With such a new offensive line in Pittsburgh featuring two rookies, a first-year starter, one long-time starter making a position change, and one new, veteran face coming in off the street in the summer, the key for the Steelers’ new group was experience working together and gelling as the season progressed.
Entering Week 9 against the Chicago Bears on Monday Night Football, the group is doing just that, gelling at the right time as the Steelers are getting hot as a team, sitting a 4-3, having one three straight as the run game has taken off and the protection in front of veteran quarterback Ben Roethlisberger has improved.
On Friday, during his weekly media session, Steelers’ right guard Trai Turner addressed the group continuing to gel, stating that the improvements come down to timing, and that the group as a whole has not played its best game to date.
“It’s just timing. It’s meshing. I mean, we’re still doing that,” Turner said to reporters Friday, according to video via Steelers.com. “I mean, I know you guys know, we’ve had some times when we have some rough days in a week and we’ve got to stay out longer and do a little bit more to correct some things. Something that I didn’t understand when I first got in the league that older coaches I had talks with about was the timing, how we didn’t have as much timing, and I never understood that.

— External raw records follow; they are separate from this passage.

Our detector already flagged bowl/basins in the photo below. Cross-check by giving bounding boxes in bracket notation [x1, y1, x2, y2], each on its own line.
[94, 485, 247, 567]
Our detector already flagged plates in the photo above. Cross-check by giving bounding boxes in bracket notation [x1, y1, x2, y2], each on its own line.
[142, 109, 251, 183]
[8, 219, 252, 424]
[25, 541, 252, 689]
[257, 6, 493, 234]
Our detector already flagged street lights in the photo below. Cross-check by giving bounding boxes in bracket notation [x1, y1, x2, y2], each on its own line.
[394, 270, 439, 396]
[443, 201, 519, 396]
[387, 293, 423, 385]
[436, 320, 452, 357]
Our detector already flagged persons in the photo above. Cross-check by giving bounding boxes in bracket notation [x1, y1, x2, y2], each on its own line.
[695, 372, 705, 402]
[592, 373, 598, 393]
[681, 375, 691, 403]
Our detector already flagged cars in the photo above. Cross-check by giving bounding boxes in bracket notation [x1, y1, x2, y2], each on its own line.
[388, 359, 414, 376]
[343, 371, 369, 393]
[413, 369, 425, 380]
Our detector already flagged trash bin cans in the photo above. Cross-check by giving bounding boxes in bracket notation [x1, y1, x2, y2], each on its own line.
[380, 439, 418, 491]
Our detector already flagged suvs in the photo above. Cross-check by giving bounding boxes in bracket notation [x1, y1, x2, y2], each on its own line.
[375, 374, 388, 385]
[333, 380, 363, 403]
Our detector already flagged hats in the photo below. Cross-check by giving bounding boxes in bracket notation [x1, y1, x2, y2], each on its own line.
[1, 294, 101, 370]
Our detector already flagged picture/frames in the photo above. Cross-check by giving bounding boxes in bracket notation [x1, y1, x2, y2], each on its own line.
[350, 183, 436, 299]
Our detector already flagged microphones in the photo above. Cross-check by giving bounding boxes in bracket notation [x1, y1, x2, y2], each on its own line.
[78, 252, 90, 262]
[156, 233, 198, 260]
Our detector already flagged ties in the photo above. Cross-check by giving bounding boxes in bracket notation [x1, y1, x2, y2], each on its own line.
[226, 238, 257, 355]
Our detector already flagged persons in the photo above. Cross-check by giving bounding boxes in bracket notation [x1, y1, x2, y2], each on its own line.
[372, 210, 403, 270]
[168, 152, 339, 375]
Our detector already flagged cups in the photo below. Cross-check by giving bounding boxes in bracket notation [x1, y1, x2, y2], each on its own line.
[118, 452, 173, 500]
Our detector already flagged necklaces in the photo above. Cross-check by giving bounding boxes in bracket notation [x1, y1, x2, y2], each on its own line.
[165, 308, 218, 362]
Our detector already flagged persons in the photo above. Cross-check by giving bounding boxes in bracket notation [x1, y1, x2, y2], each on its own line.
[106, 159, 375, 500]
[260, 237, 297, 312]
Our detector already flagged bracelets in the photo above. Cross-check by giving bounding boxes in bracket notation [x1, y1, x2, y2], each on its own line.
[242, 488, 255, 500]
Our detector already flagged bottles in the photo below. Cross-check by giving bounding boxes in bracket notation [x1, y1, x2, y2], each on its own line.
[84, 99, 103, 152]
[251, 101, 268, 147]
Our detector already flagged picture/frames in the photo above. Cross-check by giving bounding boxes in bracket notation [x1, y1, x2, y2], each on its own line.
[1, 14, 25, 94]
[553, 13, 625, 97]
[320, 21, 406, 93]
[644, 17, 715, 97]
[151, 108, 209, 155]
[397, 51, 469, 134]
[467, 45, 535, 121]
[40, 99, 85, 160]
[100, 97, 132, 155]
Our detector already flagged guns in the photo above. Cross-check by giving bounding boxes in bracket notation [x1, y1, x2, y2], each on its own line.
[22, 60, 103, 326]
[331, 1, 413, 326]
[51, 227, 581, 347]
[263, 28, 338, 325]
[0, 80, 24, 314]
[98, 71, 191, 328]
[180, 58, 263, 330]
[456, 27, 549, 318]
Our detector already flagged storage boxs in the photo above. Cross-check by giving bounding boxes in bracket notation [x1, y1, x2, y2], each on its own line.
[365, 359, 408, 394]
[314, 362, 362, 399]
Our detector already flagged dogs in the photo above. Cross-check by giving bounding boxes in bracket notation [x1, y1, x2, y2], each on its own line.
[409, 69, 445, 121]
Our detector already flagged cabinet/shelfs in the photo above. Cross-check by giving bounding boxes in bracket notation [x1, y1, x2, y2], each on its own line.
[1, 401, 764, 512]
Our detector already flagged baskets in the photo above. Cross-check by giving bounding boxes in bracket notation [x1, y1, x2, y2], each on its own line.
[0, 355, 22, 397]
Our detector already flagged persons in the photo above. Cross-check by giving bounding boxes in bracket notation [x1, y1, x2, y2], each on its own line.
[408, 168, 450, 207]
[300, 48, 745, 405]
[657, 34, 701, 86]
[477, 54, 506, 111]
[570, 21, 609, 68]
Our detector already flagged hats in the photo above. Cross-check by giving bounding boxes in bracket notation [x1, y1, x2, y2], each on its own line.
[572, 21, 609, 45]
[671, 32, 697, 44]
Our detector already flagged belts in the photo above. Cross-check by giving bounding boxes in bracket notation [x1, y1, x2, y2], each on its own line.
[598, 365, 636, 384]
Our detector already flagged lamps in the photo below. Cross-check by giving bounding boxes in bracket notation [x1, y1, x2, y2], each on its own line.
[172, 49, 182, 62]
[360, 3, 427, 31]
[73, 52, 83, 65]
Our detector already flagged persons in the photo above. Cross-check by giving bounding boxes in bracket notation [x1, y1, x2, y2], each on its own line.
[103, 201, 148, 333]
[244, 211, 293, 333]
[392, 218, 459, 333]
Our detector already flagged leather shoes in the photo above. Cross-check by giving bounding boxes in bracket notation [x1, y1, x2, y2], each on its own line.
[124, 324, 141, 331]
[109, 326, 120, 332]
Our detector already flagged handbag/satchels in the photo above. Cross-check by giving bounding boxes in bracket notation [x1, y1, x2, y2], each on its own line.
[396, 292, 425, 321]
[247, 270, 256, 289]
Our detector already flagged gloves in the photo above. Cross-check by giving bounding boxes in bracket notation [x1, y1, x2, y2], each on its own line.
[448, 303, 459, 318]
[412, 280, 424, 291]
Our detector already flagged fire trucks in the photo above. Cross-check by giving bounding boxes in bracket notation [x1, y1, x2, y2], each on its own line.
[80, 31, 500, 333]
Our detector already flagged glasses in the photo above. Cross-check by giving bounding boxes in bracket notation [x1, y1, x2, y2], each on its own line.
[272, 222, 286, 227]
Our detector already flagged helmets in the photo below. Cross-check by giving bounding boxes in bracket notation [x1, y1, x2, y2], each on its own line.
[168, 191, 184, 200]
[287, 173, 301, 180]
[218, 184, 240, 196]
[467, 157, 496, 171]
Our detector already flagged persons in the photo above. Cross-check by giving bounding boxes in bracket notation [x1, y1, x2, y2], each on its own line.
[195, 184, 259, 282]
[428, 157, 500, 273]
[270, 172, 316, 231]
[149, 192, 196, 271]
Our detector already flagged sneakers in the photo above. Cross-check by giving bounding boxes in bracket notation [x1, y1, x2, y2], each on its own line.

“I was like, ‘man, we have a lot of time, we’re doing a lot of work,’ but the older you get, you understand to be so detailed, and to have everybody on page five different guys thinking one thing at all times, whether it be 55, 60, 70, 75 plays, it’s not something that’s easy and it’s something that does take time,” Turner added. “It is something that takes gelling and continuity. And we are still in that process with the perfect game still out there. We still haven’t played the perfect game. So we’re still searching for the perfect game and a long as we’re searching for through those perfect games through…December, January, and February, I think we’ll be good to go.”
Turner is spot on that it takes time for a unit to come together the way the Steelers’ offensive line has. The old saying “Rome wasn’t built in a day” applies to the construction of an offensive line in the NFL. It takes time, patience and overall reps to get to where the group as a whole wants to be.
It took time for the Steelers’ offensive line of the mid-2010s to reach an elite level that it stayed after for years; that didn’t happen overnight.
While I don’t think the group as currently constructed can get to that level that the Steelers’ offensive line once was, I do think the right talent is in place to be a serviceable line, one that can help the Steelers compete in the coming years around a power rushing attack.
The more reps and time spent together, the better the product on the field.